The following are some steps to take to manage your Digital Estate:

  1. Create a detailed inventory of all devices on which digital information may be stored, along with all passwords, logins, user names and security codes. Consider computers, cellular phones, tablets, CDs, DVDs, digital cameras, flash drives and other backup devices. For each device, detail what is contained on it, such as accounts–whether business or personal–along with associated logins and passwords. As this information changes over time, be sure to keep the list updated. If you have not yet begun this process, it may be daunting but consider the frustrating alternative if someone has no idea where you store important information, cannot access financial accounts and has no idea of logins or passwords.

Some may opt to maintain an actual notebook or folder containing this information. However, if you are uncomfortable that this vital list could be stolen, misplaced or destroyed, then consider using an online password manager such as LastPass (, 1Password (  or PasswordBox ( There are several online password managment sites and you should research which best meets your needs.

Whether you choose a physical file for your digital information or use an online password management program, be sure that someone you trust (partner/spouse, close friend, family member) knows that you have this information stored and where to locate it.

  1. Consider the best person to retrieve and manage your online information and assets. In making decisions about Executors, Guardians, Trustees, Attorneys-in-Fact and other fiduciaries, especially those who will be tasked with financial management, it may be wise to consider whether the person you designate is computer savvy enough to manage and close online accounts.
  2. Consider your “Digital Assets” such as social media accounts, blogs, websites and photos stored online. These are considered “digital assets” and you need to consider a plan to delete, maintain or memorialize these sites. For instance, if you have a Facebook account, you can set up your account to be permanently deleted when you die and you can also memorialize your account. You should consider leaving specific instructions for your Executor or other fiduciary about what you want done with these accounts following incapacity or death.

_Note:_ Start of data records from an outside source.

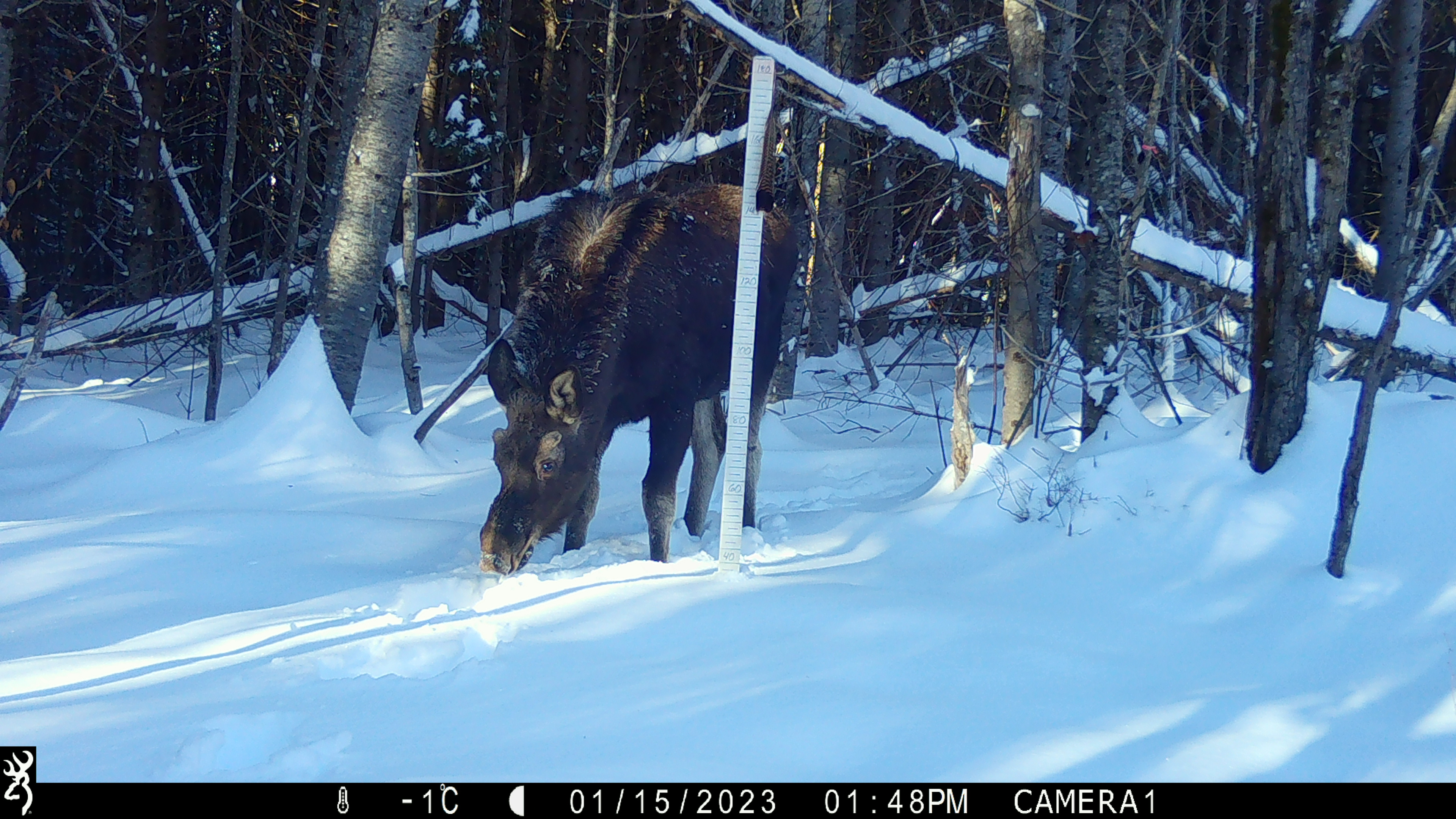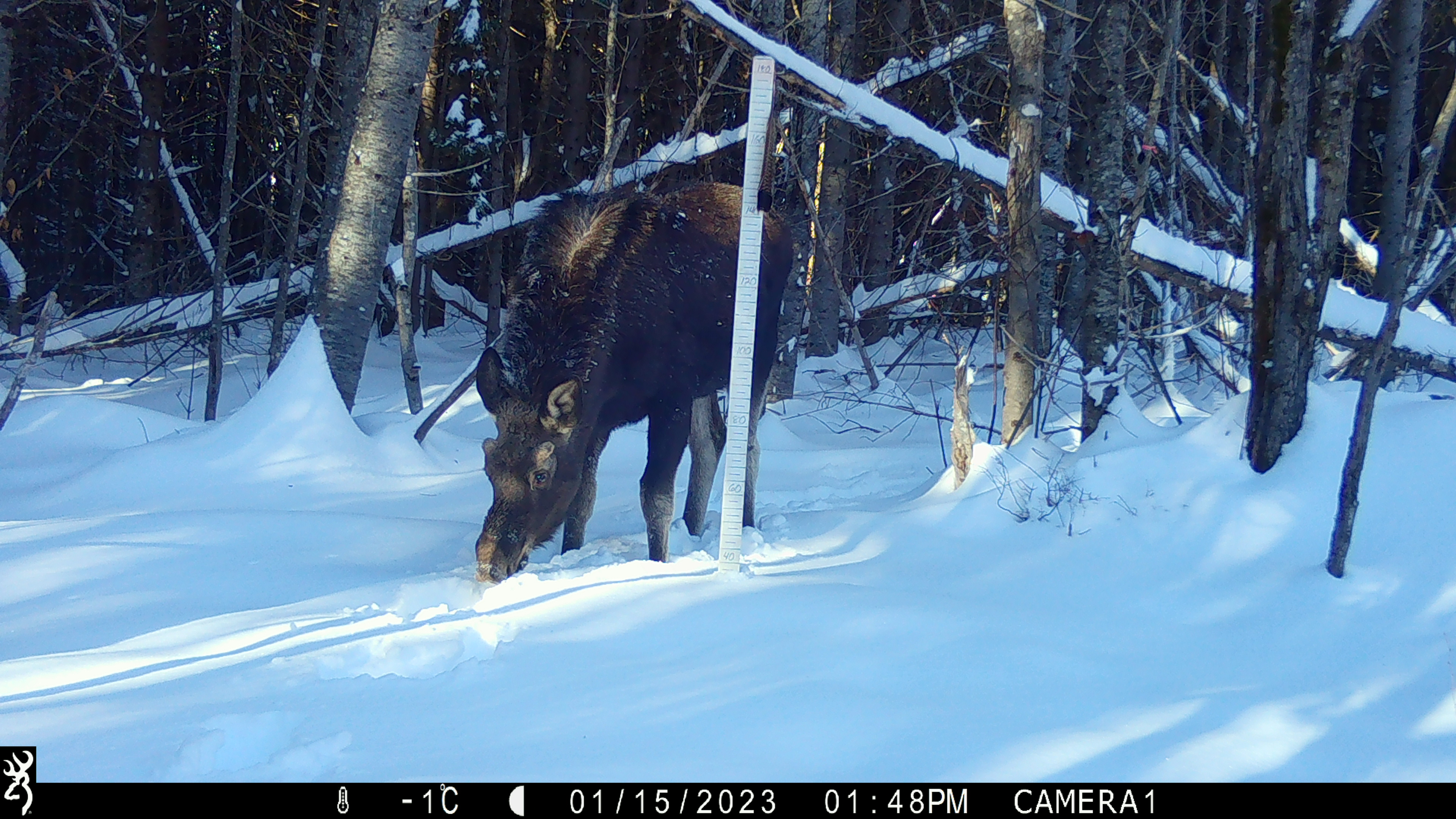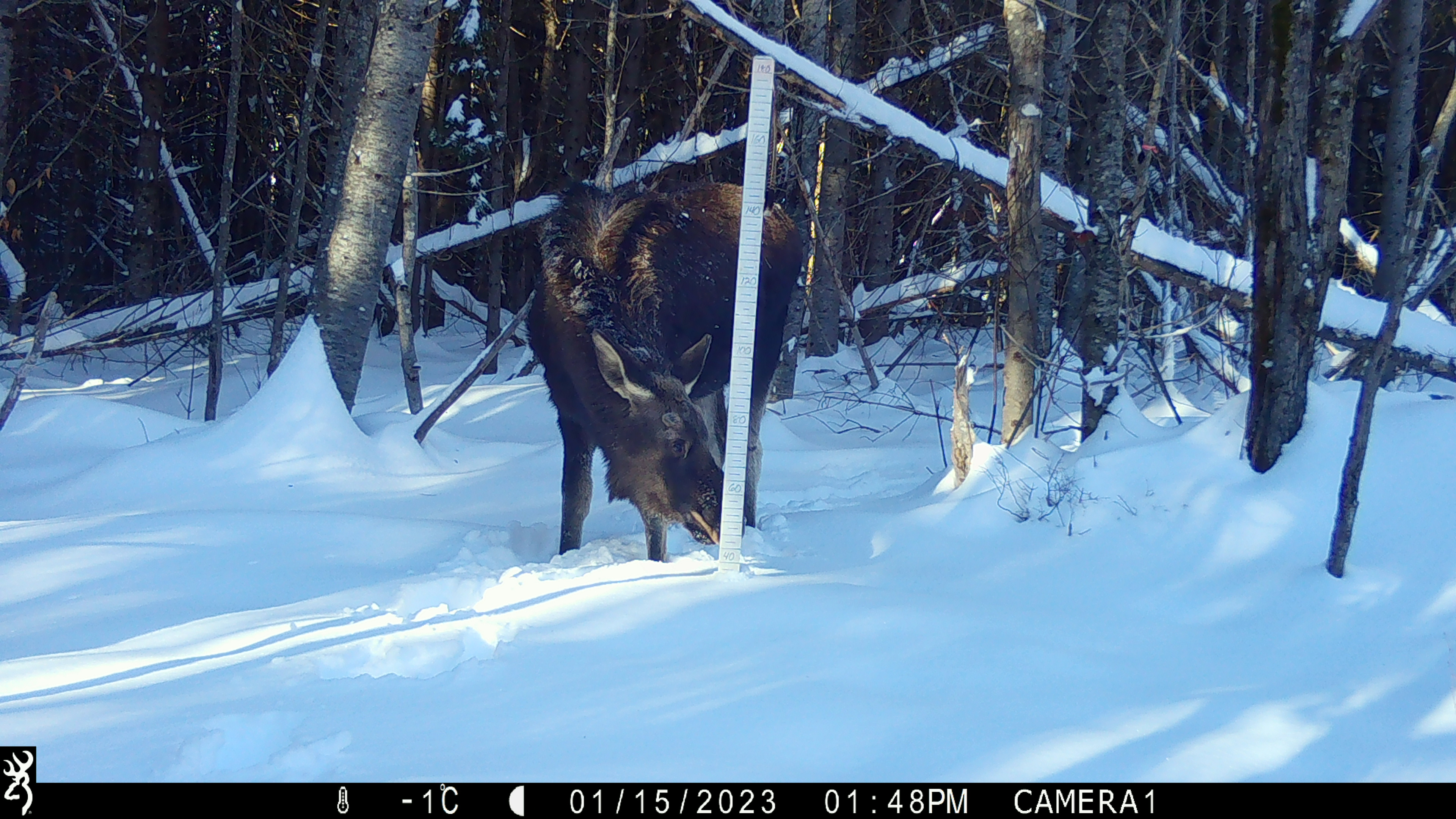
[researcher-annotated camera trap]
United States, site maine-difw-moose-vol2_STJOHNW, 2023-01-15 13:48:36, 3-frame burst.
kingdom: Animalia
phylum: Chordata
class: Mammalia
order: Artiodactyla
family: Cervidae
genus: Alces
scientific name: Alces alces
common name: moose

A smart estate plan necessarily involves providing detailed access and instructions about your online presence. While it takes time to compile a detailed digital inventory, this thoughtful planning will make an enormous difference for those who must manage your digital estate if you cannot. Planning ahead will provide family members and fiduciaries full access to your accounts and digital property, help minimize estate costs and promote a smooth estate administration, and ensure that all assets are located, so that they can be distributed according to your wishes.